JBBY希望プロジェクト・学びの会報告(2019/10/5)

「動物、そして絵本が開く心の扉~少年院での実践から」

講師 大塚敦子氏(フォトジャーナリスト)、町田りん氏(学校図書館司書)

 10月5日(土)、出版クラブビルにおいて、本年度2回目の学びの会が開催されました。今回の講師は、希望プロジェクトのメンバーでもある、大塚敦子さん、町田りんさんのお二人です。

 最初に、さくまゆみこ会長の開会の挨拶。次に、講師お二人のお話に先立って、法務省矯正局少年矯正課長の小山定明さんから、少年院・少年鑑別所の現状――入院(所)者数の変化や、彼らの家庭・教育環境、社会復帰支援についてなどを、10分ほどご説明いただきました。

 大塚敦子さんは、画像を示しながら、ご自身が動物を介在したプログラムに関わる契機となったアメリカの女子刑務所の介助犬訓練から話を起こし、島根県浜田市の島根あさひ社会復帰促進センターにおける、日本初の動物介在プログラム「盲導犬パピー育成プログラム」(パピー=子犬のこと)、千葉県八街少年院の保護犬を訓練するGMaC(ジーマック=Give Me a Chanceの略)について紹介、少年たちが、訓練を通じて自己肯定感を育み、他者との関わり方を学んでいく過程を、具体的な例をもとにお話しいただきました。

 最近は、沖縄女子学園(女子少年院)の、犬の殺処分を減らす、犬の再訓練、社会に戻す「3Re―Smile(スリースマイル)プロジェクト」を取材、また、島根あさひ社会復帰促進センターで、絵本を活用した文章創作クラスを担当され、非言語的経験である犬の訓練を言語化できるかどうかで、その後のありようが変わってくるとの認識から、文章を書くこと、読み合うこと、訓練生(受刑者)自らが読み聞かせを行うことに取り組んでいるとのことです。

 町田りんさんからは、茨城農芸学院(少年院)の絵本読み聞かせについてお話いただきました。

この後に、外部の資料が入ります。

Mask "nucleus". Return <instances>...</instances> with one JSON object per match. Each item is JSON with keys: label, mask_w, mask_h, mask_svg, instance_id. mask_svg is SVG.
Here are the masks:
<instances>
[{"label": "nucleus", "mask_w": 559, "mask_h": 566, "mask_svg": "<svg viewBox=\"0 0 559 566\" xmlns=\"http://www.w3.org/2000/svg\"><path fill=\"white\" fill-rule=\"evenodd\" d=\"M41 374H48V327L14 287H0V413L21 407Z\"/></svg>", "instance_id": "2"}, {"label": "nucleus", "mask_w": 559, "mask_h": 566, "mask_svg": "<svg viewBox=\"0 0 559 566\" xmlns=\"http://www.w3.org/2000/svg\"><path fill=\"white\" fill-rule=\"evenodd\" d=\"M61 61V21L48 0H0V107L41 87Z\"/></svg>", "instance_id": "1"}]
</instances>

 上智大学グリーフケア研究所のグリーフケア人材養成講座の受講が契機となり、学院と大学との共同研究という形で、少年たちへの読み聞かせが実現、2018年度は、毎週、農芸学院に通って、集団を対象にした読み聞かせを行いました。今年度は、個別の読み聞かせを3人の在院者に対して行い、これまで通算で50回の読み聞かせを実施、アンケートも取って記録しています。読み聞かせの過程で、在院者がそれぞれの本に対して、どのような反応をされたか等、具体的な例――たとえば、訓練生たちは、アーディゾーニの絵本『チムとゆうかんなせんちょうさん』『時計づくりのジョニー』を、大変な集中力で聞いていた――をあげてお話いただきました。

 農芸学院の取り組みを、更生教育のプログラムとして生かし、継続するために、語りによるお話会の定例化、集団と個別の読み聞かせを組み合わせる等の私案を述べられました。

 小山さんも概説で触れましたが、実践活動をされてきた大塚さん、町田さんとも、少年院の子どもたちが生育環境が厳しかったり、十分な教育を受けられなかったことから、自己肯定感を持てない子どもが多いことに言及されていました。そうした子どもたちが、動物訓練や読み聞かせを通じて、自己を開いていく過程が印象的でした。

 その後、十分ほど質疑の時間を取り、散会となりました。